#### TEXT PROVIDED
Start of Block

[227] Nature evidently intended it to be pleasant in all its stages: for all bodily functions, when healthy, are pleasant; their very pleasantness seems to be part of the design of preserving life on earth. He who has watched a female cat, as I have often done, from the moment of fertilization to the day when the kittens are weaned, can no longer entertain any doubt that the enormous amount of unpleasantness that civilized women have to undergo, in the process of child-bearing, is all the result of degeneration and disease. A female cat purrs even while the kittens are being born.

[228] For a description of how our ancestors deliberately created a majority of negative women, see Chapter V of my Defence of Aristocracy.

[229] This method of going to work, which is the method of amputation, is always the first adopted by weak and stupid people. It is easier to amputate and suppress than it is to master and to organize. Hence there is an element of impotence and dull-wittedness in the counsel, “And if thy right eye offend thee pluck it out and cast it from thee” (Matthew v. 29, 30); “And if thy right hand offend thee” do ditto.

[230] Book of Laws, IX, 2.

End of Block

#### REQUIRED WORK
**A.** According to the notes, which animal purrs even while its young are being born?
**B.** Duplicate the passage of the notes starting with "[229] This method" and going on through "Laws, IX, 2.".

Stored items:
Start of Block

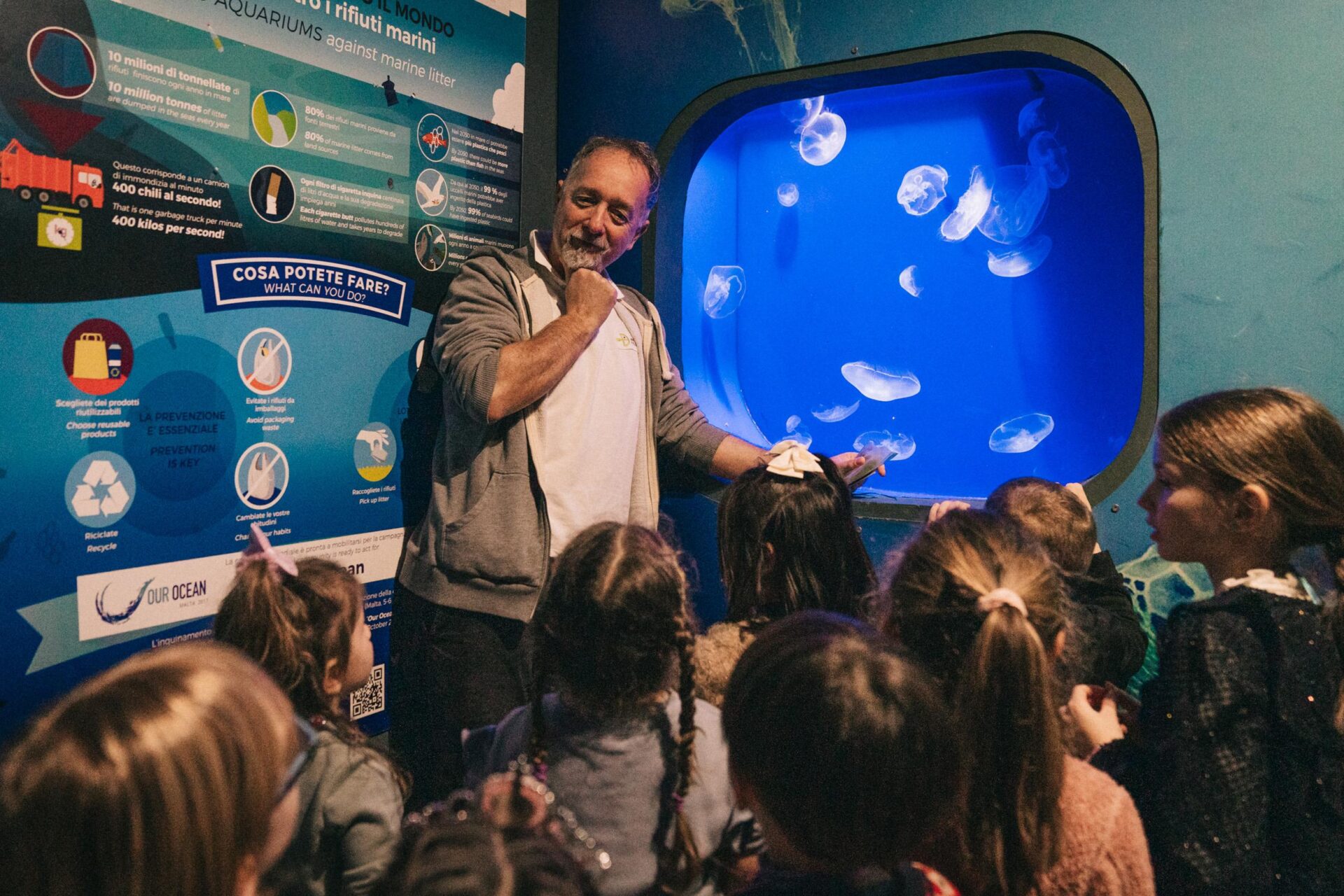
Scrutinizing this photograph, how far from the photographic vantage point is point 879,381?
300cm

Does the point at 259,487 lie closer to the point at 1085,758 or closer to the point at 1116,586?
the point at 1085,758

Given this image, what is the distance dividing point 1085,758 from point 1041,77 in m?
1.96

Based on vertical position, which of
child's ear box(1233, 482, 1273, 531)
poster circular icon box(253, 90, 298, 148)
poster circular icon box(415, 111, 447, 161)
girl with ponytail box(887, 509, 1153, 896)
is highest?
poster circular icon box(415, 111, 447, 161)

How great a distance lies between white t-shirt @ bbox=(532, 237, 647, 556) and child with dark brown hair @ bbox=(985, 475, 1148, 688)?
3.00 ft

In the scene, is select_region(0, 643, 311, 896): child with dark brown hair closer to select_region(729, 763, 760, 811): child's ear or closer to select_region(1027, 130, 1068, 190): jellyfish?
select_region(729, 763, 760, 811): child's ear

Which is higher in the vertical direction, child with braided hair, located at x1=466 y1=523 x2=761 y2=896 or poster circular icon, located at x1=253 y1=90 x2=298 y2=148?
poster circular icon, located at x1=253 y1=90 x2=298 y2=148

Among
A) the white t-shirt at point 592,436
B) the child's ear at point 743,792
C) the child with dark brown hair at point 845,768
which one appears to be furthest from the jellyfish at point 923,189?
the child's ear at point 743,792

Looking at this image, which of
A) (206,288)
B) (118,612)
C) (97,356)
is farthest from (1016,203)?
(118,612)

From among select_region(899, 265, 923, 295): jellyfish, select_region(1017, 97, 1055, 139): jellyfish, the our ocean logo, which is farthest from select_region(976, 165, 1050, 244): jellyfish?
the our ocean logo

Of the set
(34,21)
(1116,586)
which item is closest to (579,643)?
(1116,586)

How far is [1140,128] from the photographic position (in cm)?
223

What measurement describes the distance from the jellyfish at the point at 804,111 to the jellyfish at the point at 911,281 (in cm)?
59

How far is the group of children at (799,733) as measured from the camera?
77 cm

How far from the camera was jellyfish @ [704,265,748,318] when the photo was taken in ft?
10.5
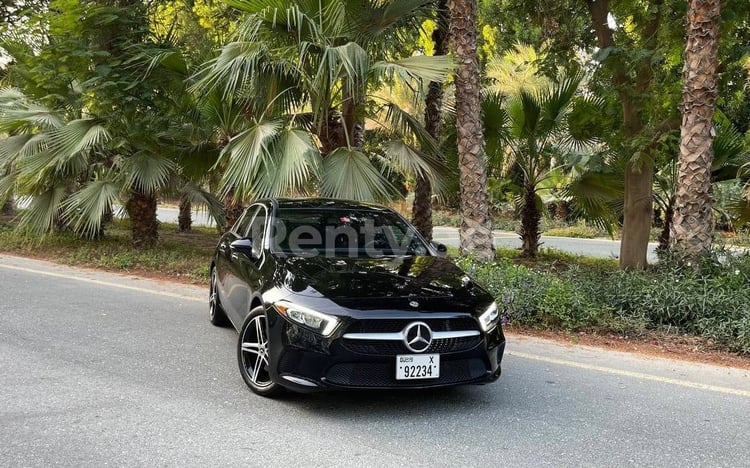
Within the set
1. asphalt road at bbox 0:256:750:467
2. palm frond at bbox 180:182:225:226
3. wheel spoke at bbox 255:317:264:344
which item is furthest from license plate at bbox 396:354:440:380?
palm frond at bbox 180:182:225:226

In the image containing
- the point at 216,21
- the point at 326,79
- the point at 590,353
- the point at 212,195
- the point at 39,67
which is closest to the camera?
the point at 590,353

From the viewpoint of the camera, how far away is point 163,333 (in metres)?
6.21

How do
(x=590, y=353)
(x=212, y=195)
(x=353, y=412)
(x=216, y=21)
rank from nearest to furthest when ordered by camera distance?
(x=353, y=412) < (x=590, y=353) < (x=212, y=195) < (x=216, y=21)

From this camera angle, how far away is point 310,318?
399 centimetres

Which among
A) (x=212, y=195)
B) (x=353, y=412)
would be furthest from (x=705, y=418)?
(x=212, y=195)

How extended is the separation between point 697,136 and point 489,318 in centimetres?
456

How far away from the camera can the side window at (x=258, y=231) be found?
5.25 meters

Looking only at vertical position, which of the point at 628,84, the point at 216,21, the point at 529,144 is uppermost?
the point at 216,21

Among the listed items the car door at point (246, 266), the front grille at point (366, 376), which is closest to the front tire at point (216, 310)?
the car door at point (246, 266)

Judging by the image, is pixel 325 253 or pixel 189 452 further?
pixel 325 253

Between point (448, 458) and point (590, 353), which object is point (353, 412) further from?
point (590, 353)

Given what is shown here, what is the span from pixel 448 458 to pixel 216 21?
13961 mm

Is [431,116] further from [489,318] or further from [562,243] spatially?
[562,243]

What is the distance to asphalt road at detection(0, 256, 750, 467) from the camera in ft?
11.4
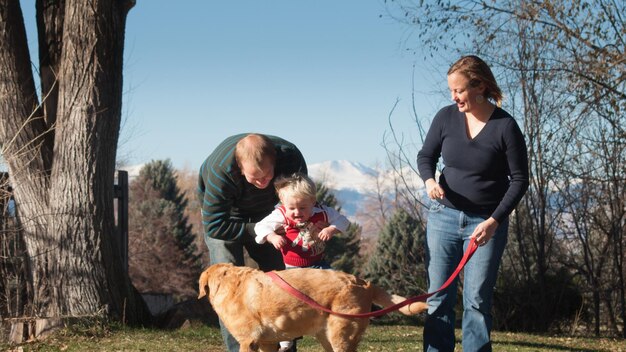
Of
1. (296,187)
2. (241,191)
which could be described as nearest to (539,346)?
(241,191)

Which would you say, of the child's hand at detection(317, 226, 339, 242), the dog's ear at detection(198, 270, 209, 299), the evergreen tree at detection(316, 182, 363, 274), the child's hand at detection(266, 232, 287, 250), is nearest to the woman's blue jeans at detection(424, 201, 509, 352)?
the child's hand at detection(317, 226, 339, 242)

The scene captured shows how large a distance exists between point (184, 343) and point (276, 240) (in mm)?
4404

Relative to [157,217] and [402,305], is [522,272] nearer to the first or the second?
[402,305]

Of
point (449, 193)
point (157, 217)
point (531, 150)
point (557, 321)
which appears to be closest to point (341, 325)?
point (449, 193)

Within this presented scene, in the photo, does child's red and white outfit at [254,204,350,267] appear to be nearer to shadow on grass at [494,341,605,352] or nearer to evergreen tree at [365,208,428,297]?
shadow on grass at [494,341,605,352]

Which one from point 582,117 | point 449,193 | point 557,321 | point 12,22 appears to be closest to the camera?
point 449,193

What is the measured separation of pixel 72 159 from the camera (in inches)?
384

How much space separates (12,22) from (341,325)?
7872 millimetres

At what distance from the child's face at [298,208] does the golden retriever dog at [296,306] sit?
0.54 metres

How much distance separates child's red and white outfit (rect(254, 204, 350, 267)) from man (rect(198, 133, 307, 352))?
0.88 feet

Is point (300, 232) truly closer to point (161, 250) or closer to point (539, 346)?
point (539, 346)

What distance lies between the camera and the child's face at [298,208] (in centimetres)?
489

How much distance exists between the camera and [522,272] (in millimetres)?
15672

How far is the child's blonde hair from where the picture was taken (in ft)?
16.0
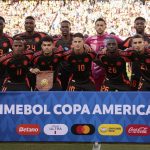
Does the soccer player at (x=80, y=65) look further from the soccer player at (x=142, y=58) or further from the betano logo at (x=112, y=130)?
the betano logo at (x=112, y=130)

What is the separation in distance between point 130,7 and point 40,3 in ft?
25.8

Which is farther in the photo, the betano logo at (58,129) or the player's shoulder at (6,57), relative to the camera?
the player's shoulder at (6,57)

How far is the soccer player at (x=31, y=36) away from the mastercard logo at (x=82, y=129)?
2.52 m

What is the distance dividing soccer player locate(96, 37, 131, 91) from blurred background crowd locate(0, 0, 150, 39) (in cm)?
2117

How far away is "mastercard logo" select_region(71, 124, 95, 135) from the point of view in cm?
679

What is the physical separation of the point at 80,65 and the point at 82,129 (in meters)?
1.50

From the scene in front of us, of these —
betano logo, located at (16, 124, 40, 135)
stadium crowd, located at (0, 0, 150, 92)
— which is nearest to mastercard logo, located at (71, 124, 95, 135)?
betano logo, located at (16, 124, 40, 135)

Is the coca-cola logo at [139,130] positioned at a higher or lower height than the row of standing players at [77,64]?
lower

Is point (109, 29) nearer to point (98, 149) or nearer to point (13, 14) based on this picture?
point (13, 14)

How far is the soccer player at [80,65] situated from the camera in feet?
25.9

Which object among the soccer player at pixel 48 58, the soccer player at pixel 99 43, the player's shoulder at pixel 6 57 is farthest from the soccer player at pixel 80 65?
the player's shoulder at pixel 6 57

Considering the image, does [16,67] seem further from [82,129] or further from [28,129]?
[82,129]

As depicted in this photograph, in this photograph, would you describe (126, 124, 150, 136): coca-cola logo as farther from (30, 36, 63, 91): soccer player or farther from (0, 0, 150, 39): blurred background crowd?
(0, 0, 150, 39): blurred background crowd

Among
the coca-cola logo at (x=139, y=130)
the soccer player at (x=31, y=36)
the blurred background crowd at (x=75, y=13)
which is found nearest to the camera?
the coca-cola logo at (x=139, y=130)
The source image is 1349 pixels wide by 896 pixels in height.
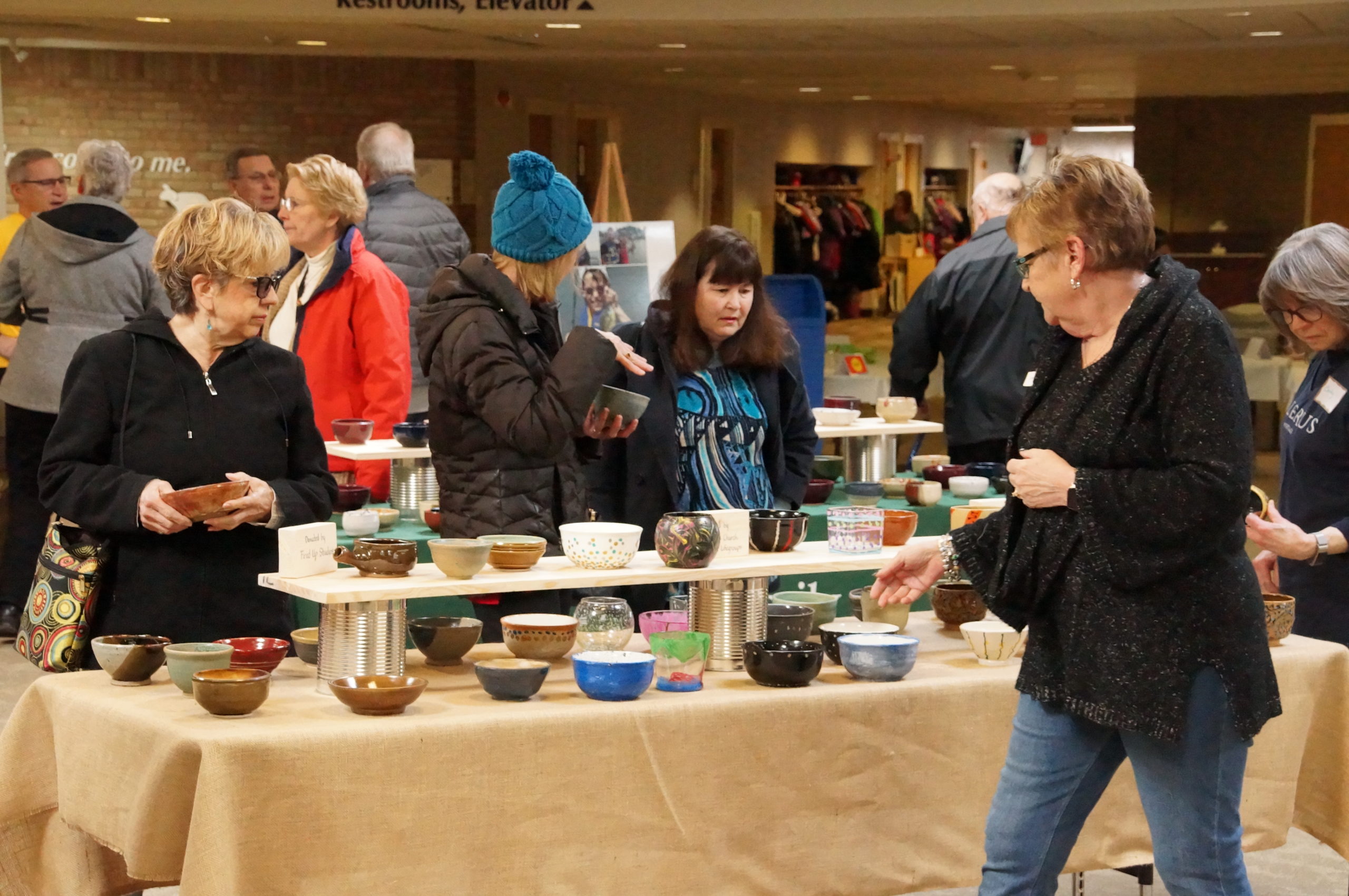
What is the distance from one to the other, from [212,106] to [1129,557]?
405 inches

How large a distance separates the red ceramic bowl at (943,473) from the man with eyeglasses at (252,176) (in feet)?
9.71

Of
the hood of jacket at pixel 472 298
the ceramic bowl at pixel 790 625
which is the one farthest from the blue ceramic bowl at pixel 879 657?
the hood of jacket at pixel 472 298

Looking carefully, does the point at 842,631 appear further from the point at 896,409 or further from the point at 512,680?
the point at 896,409

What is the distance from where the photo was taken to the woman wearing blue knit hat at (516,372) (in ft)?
10.3

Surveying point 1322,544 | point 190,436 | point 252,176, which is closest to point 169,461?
point 190,436

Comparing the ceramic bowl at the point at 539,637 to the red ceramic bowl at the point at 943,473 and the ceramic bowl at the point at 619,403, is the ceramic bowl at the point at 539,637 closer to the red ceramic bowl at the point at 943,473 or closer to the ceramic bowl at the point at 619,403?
the ceramic bowl at the point at 619,403

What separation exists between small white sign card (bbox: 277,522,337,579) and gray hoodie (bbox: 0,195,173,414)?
3.31 metres

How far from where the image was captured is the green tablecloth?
159 inches

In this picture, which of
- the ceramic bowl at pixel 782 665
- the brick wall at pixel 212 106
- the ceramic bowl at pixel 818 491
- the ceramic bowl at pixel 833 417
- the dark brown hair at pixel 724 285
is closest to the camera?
the ceramic bowl at pixel 782 665

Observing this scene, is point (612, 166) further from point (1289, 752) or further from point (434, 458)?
point (1289, 752)

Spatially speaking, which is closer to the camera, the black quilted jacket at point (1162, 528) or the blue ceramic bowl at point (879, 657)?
the black quilted jacket at point (1162, 528)

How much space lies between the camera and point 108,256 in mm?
5766

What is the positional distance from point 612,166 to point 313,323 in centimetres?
334

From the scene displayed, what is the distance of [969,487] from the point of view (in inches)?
196
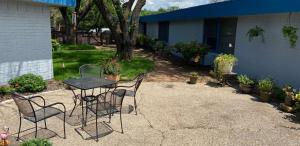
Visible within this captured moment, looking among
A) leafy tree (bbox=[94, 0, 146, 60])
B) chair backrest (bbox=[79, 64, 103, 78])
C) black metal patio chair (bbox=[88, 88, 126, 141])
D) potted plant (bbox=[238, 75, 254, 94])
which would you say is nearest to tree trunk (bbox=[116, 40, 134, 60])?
leafy tree (bbox=[94, 0, 146, 60])

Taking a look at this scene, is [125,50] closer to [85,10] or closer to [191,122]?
[191,122]

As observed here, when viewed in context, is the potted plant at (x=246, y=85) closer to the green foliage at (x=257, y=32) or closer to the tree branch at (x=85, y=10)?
the green foliage at (x=257, y=32)

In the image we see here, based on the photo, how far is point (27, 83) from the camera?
314 inches

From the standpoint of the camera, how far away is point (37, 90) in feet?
26.7

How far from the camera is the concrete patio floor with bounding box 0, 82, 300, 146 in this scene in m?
5.21

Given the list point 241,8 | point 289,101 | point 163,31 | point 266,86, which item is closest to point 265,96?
point 266,86

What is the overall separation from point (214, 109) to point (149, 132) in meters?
2.29

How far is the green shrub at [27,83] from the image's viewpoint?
792 centimetres

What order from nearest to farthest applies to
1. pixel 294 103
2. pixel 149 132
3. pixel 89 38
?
1. pixel 149 132
2. pixel 294 103
3. pixel 89 38

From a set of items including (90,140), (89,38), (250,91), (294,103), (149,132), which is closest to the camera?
(90,140)

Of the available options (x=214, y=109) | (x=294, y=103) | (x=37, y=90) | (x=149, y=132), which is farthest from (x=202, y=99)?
(x=37, y=90)

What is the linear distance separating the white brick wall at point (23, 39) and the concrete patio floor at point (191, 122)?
146 cm

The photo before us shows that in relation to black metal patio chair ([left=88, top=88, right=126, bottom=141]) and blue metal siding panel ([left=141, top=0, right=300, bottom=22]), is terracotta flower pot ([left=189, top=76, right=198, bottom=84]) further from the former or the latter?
black metal patio chair ([left=88, top=88, right=126, bottom=141])

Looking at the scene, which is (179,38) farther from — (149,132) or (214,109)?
(149,132)
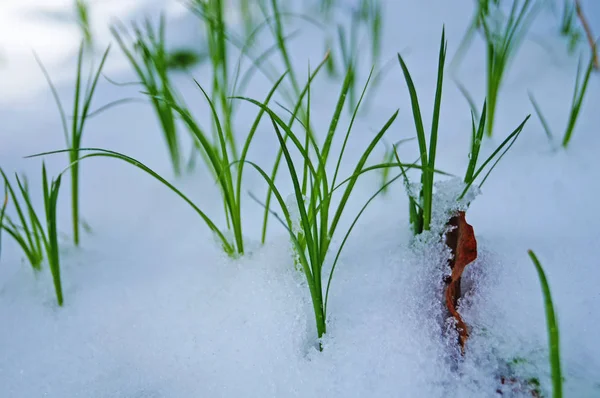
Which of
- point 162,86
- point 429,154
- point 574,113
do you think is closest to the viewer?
point 429,154

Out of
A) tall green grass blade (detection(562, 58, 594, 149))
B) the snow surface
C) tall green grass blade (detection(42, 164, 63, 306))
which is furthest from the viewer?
tall green grass blade (detection(562, 58, 594, 149))

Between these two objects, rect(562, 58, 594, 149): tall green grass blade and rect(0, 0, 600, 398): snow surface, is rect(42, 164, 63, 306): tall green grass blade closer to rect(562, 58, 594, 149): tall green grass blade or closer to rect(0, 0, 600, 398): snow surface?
rect(0, 0, 600, 398): snow surface

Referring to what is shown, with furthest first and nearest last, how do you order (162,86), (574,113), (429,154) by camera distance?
(162,86) < (574,113) < (429,154)

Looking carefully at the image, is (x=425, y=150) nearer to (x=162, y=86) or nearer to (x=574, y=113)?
(x=574, y=113)

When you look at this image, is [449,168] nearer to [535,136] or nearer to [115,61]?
[535,136]

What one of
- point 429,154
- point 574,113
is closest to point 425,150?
point 429,154

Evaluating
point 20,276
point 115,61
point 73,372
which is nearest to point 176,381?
point 73,372

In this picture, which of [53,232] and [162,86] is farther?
[162,86]

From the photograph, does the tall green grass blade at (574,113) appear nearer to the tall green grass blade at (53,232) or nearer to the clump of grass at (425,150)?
the clump of grass at (425,150)

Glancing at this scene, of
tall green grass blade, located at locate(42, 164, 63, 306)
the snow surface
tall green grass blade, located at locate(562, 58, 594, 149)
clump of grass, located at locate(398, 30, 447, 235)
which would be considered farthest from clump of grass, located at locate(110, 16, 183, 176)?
tall green grass blade, located at locate(562, 58, 594, 149)

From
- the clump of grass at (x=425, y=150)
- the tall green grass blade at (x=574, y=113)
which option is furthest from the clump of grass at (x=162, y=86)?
the tall green grass blade at (x=574, y=113)
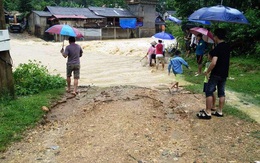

End of Block

#### RESPONSES BY ITEM NUMBER
**A.** A female cat.

**B.**
[229] This method of going to work, which is the method of amputation, is always the first adopted by weak and stupid people. It is easier to amputate and suppress than it is to master and to organize. Hence there is an element of impotence and dull-wittedness in the counsel, “And if thy right eye offend thee pluck it out and cast it from thee” (Matthew v. 29, 30); “And if thy right hand offend thee” do ditto.

[230] Book of Laws, IX, 2.